Mike Rogers indicated in an interview afterwards that he was referring to Glenn Greenwald, who has entered into standard freelance contracts with news organizations to report various stories related to the NSA. But his comments apply equally to Barton Gellman, who is not a Washington Post employee yet publishes NSA stories there, presumably on a contract basis. It also potentially applies to any media organization who is selling copies of its paper or ads based on their reporting on the NSA documents, which includes the New York Times.
Greenwald later told the Guardian he has “never, never, ever” sold the documents themselves to anyone and “Mike Rogers is literally just fabricating and lying when he says that.”
While Mike Rogers has a long history of fabrications, this is just the latest in a disturbing pattern of top intelligence officials suggesting we should the First Amendment should not apply to journalists reporting on the NSA.
Just last week, Director of National Intelligence James Clapper strongly insinuated all the NSA journalists “accomplices” to a crime merely because they possessed the Snowden documents and continued to publish stories based on their contents. (Again, this does not just apply to Greenwald, but dozens of reporters and editors at Washington Post, New York Times, Guardian, ProPublica, and NBC News.)

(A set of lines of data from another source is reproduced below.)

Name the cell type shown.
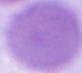
This is an erythrocyte.

1000x magnification. Micrograph.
Classify this cell by malaria status.
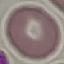

It is uninfected.

preparation = thin blood smear
capture = smartphone camera at the microscope eyepiece
image type = automatically extracted cell patch, resized to 64 × 64 pixels
stain = Giemsa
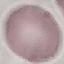
result: no malaria parasites seen
image_type: automatically extracted cell patch, resized to 64 × 64 pixels
stain: Giemsa
preparation: thin blood smear
capture: smartphone through the microscope eyepiece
Comment on the morphology of the erythrocytes.
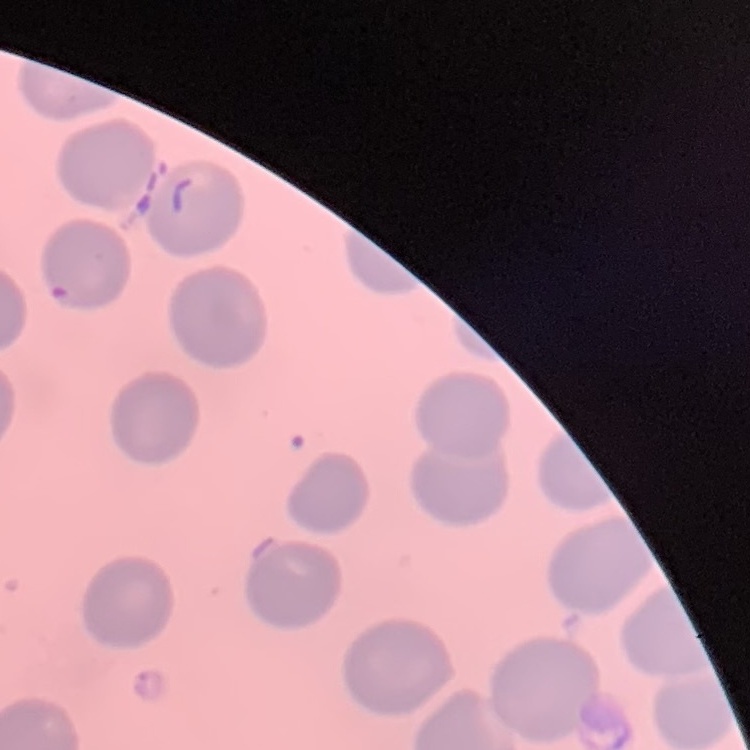
They show no rouleaux formation.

In October, NSA chief Keith Alexander also bizarrely said journalists were selling these documents (again with no proof). He then suggested that policy makers should circumvent the First Amendment to stop further reporting:
"I think it’s wrong that that newspaper reporters have all these documents, the 50,000—whatever they have and are selling them and giving them out as if these—you know it just doesn’t make sense. We ought to come up with a way of stopping it. I don’t know how to do that. That’s more of the courts and the policymakers but, from my perspective, it’s wrong to allow this to go on."
Then, in an off-the-record discussion with reporters at NSA headquarters in Ft. Meade Maryland, Foreign Policy’s Daniel Drezner reported that an official told him he “hoped that the Obama administration would crack down on these reporters, saying, ‘I have some reforms for the First Amendment.’” Drezner continued, “I honestly do not know whether that last statement was a joke or not. Either way, it's not funny.”
So far the Justice Department and the FBI have refrained from engaging in the same type of chilling fear-mongering. FBI Director James Comey refused to answer Rogers’ reporters-are-criminals hypothetical at the hearing yesterday, and Attorney General recently said he wouldn't prosecute any reporters doing their job. However, both should be actively condemning these comments, as they are an attempt to “target members of the press or discourage them from carrying out their vital work,” which Holder explicitly said the government would not do.
But this also bring up a larger question: if the entire intelligence community thinks these reporters are either committing a crime or are an accomplice to one, are they attempting to use this as a justification to target them with surveillance? This is the question the press should now be asking since we know it’s not just a fluke that intelligence officials are trying to paint journalists doing their job as criminals.